INFORMATION SHOWN >>
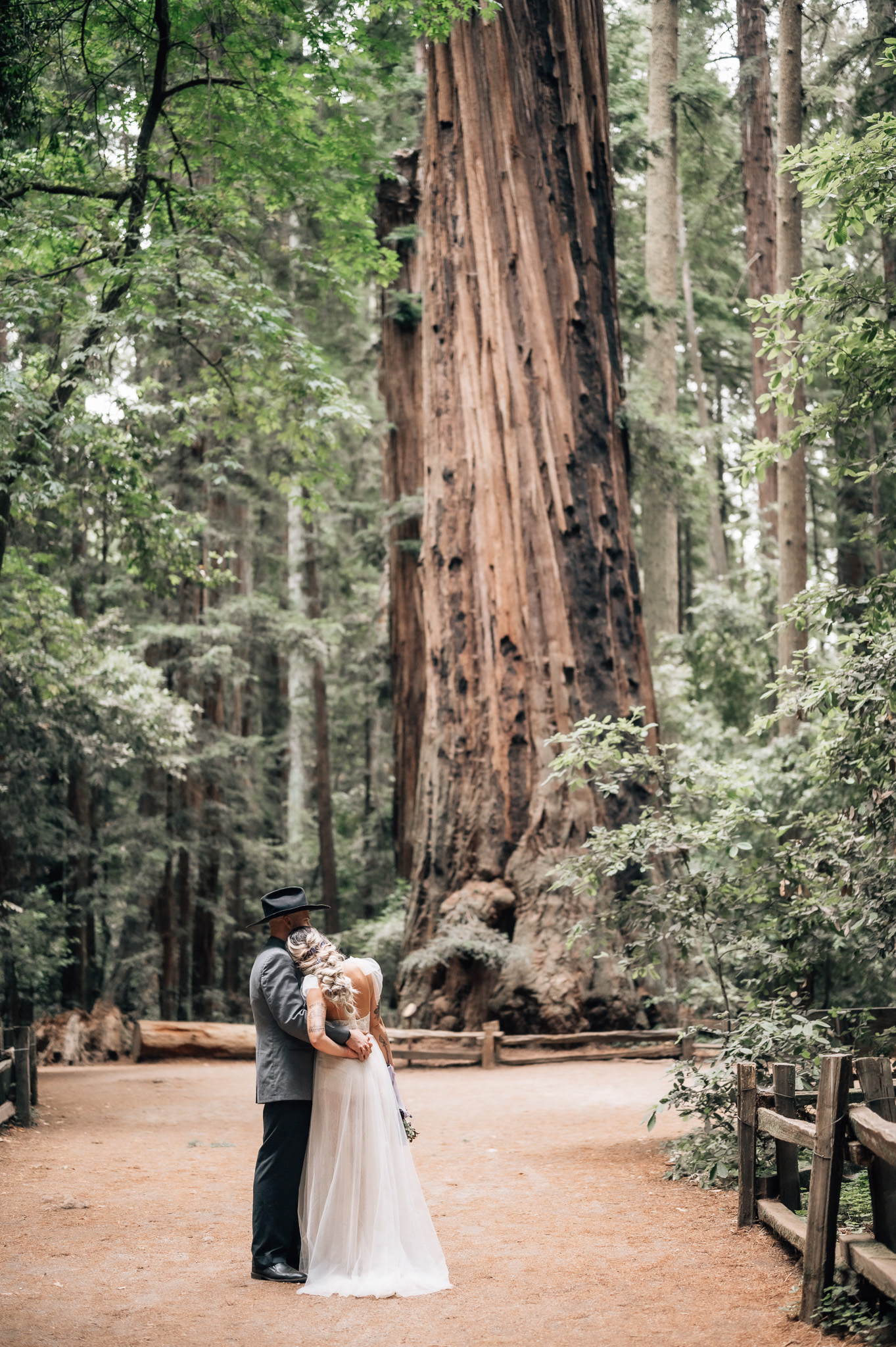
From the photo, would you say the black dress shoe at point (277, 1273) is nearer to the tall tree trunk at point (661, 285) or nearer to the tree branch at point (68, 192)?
the tree branch at point (68, 192)

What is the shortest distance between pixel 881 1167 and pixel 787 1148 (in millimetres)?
1494

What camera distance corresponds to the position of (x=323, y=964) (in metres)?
5.05

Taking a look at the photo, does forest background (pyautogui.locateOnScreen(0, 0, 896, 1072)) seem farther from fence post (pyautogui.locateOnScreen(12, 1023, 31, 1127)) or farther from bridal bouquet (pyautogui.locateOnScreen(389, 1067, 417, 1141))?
fence post (pyautogui.locateOnScreen(12, 1023, 31, 1127))

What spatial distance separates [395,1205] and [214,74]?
1215 cm

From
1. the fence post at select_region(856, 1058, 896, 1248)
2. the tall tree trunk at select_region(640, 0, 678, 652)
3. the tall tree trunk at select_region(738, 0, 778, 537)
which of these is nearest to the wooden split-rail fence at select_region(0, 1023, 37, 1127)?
the fence post at select_region(856, 1058, 896, 1248)

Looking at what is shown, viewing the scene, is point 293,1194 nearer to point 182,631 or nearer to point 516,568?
point 516,568

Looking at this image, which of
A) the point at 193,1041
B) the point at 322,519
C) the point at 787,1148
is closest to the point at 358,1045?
the point at 787,1148

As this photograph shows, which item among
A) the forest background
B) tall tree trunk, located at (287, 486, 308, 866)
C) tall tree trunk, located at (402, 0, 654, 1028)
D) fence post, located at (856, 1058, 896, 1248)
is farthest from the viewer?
tall tree trunk, located at (287, 486, 308, 866)

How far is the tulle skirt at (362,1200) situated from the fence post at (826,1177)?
1.52m

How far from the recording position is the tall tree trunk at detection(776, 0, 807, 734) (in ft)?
40.9

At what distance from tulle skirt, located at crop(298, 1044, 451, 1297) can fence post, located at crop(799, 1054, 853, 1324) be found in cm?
152

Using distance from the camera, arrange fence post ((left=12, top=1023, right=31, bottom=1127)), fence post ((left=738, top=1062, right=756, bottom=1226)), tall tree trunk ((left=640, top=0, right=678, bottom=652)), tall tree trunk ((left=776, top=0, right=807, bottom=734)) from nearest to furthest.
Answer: fence post ((left=738, top=1062, right=756, bottom=1226))
fence post ((left=12, top=1023, right=31, bottom=1127))
tall tree trunk ((left=776, top=0, right=807, bottom=734))
tall tree trunk ((left=640, top=0, right=678, bottom=652))

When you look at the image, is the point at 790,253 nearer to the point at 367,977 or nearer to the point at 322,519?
the point at 367,977

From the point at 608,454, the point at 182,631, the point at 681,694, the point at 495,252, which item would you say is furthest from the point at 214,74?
the point at 681,694
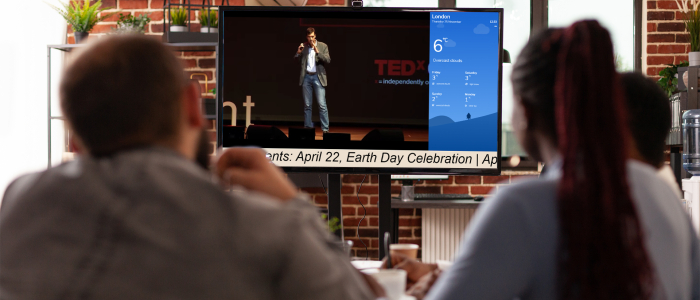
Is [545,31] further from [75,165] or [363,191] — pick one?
[363,191]

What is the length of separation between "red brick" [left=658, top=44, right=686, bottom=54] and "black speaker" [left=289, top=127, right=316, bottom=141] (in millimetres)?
2863

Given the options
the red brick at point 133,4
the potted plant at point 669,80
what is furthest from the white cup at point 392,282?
the red brick at point 133,4

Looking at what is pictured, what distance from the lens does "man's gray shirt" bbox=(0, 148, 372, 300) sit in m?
0.56

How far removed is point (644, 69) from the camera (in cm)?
373

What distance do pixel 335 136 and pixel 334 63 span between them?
11.3 inches

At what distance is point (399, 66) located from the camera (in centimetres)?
209

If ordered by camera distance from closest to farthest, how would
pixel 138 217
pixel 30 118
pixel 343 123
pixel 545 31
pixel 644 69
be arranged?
pixel 138 217 < pixel 545 31 < pixel 343 123 < pixel 30 118 < pixel 644 69

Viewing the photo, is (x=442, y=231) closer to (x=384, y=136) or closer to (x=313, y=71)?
(x=384, y=136)

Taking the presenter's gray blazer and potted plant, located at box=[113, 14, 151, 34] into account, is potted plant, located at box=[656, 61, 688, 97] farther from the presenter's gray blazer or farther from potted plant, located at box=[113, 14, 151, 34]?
potted plant, located at box=[113, 14, 151, 34]

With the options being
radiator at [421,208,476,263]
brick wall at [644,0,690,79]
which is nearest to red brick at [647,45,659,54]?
brick wall at [644,0,690,79]

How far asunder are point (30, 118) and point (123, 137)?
128 inches

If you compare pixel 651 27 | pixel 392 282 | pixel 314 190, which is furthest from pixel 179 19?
pixel 651 27

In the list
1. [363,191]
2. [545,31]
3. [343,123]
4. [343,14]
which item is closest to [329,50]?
[343,14]

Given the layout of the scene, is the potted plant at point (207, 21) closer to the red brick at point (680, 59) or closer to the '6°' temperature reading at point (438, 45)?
the '6°' temperature reading at point (438, 45)
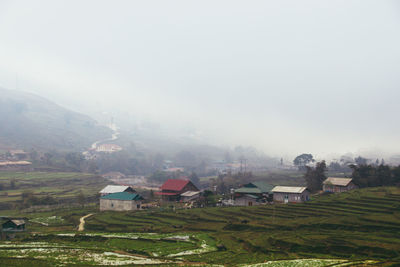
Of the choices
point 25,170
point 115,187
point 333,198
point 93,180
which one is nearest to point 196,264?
point 333,198

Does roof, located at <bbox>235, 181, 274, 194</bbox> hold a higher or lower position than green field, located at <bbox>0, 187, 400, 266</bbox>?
higher

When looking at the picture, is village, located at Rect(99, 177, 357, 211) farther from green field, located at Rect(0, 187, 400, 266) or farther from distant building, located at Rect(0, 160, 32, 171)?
distant building, located at Rect(0, 160, 32, 171)

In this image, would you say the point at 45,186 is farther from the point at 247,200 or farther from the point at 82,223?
the point at 247,200

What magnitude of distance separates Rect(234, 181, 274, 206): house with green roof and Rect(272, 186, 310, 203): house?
2730 millimetres

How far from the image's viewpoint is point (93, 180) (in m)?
165

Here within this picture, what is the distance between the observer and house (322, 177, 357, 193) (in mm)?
100819

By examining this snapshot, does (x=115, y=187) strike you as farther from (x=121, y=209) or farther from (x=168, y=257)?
(x=168, y=257)

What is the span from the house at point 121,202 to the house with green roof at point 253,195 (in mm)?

DIRECTIONS FOR THIS TASK >> Lay out the lines from the one holding "Here within this" through the last line above, inclusive, as a Markdown table with columns n and Line, numbering each row and leaving out blank lines.

SOLUTION TO THE PROBLEM >>
| n | Line |
|---|---|
| 1 | Here within this picture, what is the distance between the observer and house (322, 177, 357, 193) (in mm)? |
| 2 | 100819 |
| 3 | By examining this snapshot, does (x=115, y=187) strike you as farther from (x=121, y=209) or farther from (x=168, y=257)? |
| 4 | (x=168, y=257) |
| 5 | What is the span from the house at point 121,202 to the house with green roof at point 253,195 (in mm)? |